While not all of these cyber threats manage to breach the divide between enterprise IT environments and operational technology (OT) systems, the consequences are uniformly severe—ranging from denial of service to complete operational shutdowns, leading to significant financial losses. These incidents are well-documented, with major corporations facing staggering financial repercussions: pharmaceutical giant Merck suffered an $870 million loss; FedEx reported a $400 million setback; French construction firm Saint-Gobain experienced a $384 million loss; Danish shipping company Maersk took a $300 million hit; snack company Mondelēz faced a $188 million loss; and British manufacturer Reckitt Benckiser reported a $129 million loss. 

These figures are not just abstract numbers but stark reminders of the tangible impact of cyber threats. Beyond commercial losses, critical infrastructure sectors including healthcare, power generation, and gas distribution have also been significantly disrupted globally, underlining the pervasive risk these threats pose to both economic stability and public safety.

The challenges posed by cyber threats to industrial control systems are not only well-documented but are continually evolving, impacting globally recognized brands and critical infrastructure alike. In response, leading authorities on cybersecurity have developed and refined various control frameworks to guide organizations in fortifying their defenses. Noteworthy among these are NIST SP 800-82 for industrial control system security, ENISA's guidelines on Industrial Control System Protection, and the ISO 15745 family of standards focused on integration of networked industrial devices.

 

Recently, the SANS Institute contributed to this body of knowledge with the publication of "The Five ICS Cybersecurity Critical Controls," a set of foundational security measures specifically tailored for the needs of ICS environments.
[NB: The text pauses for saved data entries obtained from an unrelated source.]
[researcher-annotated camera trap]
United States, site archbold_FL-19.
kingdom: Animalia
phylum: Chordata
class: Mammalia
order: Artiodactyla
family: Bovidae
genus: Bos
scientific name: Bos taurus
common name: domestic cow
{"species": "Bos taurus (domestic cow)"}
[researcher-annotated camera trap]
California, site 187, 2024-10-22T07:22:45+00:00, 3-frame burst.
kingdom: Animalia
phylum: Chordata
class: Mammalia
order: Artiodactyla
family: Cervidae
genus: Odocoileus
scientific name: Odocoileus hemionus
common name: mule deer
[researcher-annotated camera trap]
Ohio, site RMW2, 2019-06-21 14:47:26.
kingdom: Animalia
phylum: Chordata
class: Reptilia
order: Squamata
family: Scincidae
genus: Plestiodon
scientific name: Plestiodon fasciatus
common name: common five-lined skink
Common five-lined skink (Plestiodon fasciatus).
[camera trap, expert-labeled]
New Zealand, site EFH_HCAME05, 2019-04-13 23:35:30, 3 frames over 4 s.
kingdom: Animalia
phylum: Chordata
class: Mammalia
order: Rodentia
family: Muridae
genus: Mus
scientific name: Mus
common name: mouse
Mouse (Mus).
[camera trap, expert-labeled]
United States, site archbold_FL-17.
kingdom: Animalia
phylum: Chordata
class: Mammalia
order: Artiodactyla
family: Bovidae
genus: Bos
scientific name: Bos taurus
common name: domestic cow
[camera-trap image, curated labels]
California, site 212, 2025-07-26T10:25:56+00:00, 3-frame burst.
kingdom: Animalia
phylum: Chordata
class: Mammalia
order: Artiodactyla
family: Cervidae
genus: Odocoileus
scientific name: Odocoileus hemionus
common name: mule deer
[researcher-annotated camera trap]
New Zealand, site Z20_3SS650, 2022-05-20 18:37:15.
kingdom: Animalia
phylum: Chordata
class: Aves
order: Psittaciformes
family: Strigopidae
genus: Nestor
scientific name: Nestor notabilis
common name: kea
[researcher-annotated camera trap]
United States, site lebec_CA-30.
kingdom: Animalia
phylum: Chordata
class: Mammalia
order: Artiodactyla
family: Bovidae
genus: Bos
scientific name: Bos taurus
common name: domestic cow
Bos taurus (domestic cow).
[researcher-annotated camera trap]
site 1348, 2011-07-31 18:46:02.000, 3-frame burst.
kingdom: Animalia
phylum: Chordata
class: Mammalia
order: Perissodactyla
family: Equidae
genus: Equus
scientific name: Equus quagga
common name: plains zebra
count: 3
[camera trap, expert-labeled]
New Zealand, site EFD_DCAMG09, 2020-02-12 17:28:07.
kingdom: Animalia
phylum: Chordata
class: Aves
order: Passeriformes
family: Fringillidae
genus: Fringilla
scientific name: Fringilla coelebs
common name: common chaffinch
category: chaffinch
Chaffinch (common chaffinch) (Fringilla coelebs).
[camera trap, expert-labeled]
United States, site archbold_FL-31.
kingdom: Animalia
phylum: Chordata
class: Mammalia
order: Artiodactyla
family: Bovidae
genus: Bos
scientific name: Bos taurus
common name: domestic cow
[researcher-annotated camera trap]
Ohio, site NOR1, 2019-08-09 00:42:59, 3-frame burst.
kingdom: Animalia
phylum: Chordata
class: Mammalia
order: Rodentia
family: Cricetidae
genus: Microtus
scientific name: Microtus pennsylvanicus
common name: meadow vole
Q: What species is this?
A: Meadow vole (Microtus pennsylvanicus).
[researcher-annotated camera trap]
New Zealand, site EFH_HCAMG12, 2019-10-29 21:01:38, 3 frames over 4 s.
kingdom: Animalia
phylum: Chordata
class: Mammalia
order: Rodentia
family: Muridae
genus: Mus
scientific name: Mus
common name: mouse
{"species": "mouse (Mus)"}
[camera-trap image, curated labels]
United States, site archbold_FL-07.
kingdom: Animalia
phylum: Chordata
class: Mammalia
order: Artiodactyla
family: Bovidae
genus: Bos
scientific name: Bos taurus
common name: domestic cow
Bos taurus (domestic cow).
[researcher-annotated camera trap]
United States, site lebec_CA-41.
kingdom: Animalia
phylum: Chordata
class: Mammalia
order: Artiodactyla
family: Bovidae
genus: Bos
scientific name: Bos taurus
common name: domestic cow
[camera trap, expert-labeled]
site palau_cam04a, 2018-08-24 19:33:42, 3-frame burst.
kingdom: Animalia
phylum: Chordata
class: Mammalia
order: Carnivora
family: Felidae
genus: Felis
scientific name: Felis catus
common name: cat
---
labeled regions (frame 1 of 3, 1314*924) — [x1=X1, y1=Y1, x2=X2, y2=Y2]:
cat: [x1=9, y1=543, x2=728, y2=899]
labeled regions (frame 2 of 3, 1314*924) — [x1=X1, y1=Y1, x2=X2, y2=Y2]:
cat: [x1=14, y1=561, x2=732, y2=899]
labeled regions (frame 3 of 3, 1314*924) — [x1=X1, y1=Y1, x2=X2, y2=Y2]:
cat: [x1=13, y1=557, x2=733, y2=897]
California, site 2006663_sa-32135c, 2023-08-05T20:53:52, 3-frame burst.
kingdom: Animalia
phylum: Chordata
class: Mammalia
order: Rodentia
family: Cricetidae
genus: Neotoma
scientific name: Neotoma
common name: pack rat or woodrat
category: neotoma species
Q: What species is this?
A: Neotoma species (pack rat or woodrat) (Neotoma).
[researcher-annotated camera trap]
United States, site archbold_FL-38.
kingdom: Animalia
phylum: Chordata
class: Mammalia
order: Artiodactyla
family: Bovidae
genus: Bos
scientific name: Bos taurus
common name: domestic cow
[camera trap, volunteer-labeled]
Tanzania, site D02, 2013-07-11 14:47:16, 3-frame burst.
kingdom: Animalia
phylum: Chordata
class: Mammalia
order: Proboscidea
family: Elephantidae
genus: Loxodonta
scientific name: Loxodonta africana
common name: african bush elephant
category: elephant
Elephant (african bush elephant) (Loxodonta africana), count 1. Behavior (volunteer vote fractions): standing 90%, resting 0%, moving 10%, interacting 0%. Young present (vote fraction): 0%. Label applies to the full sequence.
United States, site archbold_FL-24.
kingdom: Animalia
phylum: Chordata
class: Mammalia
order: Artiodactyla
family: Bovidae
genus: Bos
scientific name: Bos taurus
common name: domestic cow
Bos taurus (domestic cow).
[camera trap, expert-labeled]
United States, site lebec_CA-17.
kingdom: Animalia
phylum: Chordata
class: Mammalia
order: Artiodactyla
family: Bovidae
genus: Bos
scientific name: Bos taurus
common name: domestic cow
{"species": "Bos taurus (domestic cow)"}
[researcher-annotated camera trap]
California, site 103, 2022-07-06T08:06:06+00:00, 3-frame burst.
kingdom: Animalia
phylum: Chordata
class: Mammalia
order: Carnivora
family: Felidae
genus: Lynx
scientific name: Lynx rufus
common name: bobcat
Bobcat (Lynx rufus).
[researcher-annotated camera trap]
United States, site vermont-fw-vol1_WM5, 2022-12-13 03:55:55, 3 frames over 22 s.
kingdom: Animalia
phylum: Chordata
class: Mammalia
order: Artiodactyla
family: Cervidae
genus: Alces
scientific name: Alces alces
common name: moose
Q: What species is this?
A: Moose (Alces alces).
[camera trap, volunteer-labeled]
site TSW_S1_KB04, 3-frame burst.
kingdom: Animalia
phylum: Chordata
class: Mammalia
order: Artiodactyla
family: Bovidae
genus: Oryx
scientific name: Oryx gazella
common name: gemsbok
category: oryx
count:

These controls are designed to prioritize actions that significantly reduce risk and enhance response capabilities:

 

Control No. 1: ICS-specific Incident Response Plan

A bespoke incident response strategy that addresses the unique operational and safety challenges posed by ICS environments.

Control No. 2: Defensible Architecture

The creation of a network architecture that inherently limits the spread of breaches and enables effective containment of threats.

Control No. 3: ICS Network Visibility and Monitoring

Implementing tools and practices that provide real-time insights into network activity to detect and respond to potential threats swiftly.

Control No. 4: Secure Remote Access

Establishing secure and controlled remote access solutions to ensure safety and integrity of system operations when accessed from outside the network.

Control No. 5: Risk-based Vulnerability Management Program

A proactive approach to managing vulnerabilities that prioritizes risks based on their potential impact on the ICS environment.

These controls represent a strategic framework to guide organizations in strengthening their cybersecurity posture against a landscape of persistent and evolving threats.

Cyber quantification and managing risk

In addition to the critical controls Cyber Risk Quantification offers a methodology to establish a financial cost for risk scenarios and provides more powerful rationale over qualitative methods for decision makers when investing in controls.

A quantitative approach allows organizations to make informed, data-driven decisions about which cybersecurity controls to implement by providing a clear financial analysis of risk scenarios.

C-Risk cybersecurity and risk management experts use the Open FAIRTM Risk Analysis (O-RA) Standard and the Risk Taxonomy (O-RT) Standard. Using the FAIR framework, it is possible to map quantified risk scenarios to control frameworks to establish meaningful financial thresholds for risk-based decisions on the SANS ICS control domains as well as other control frameworks.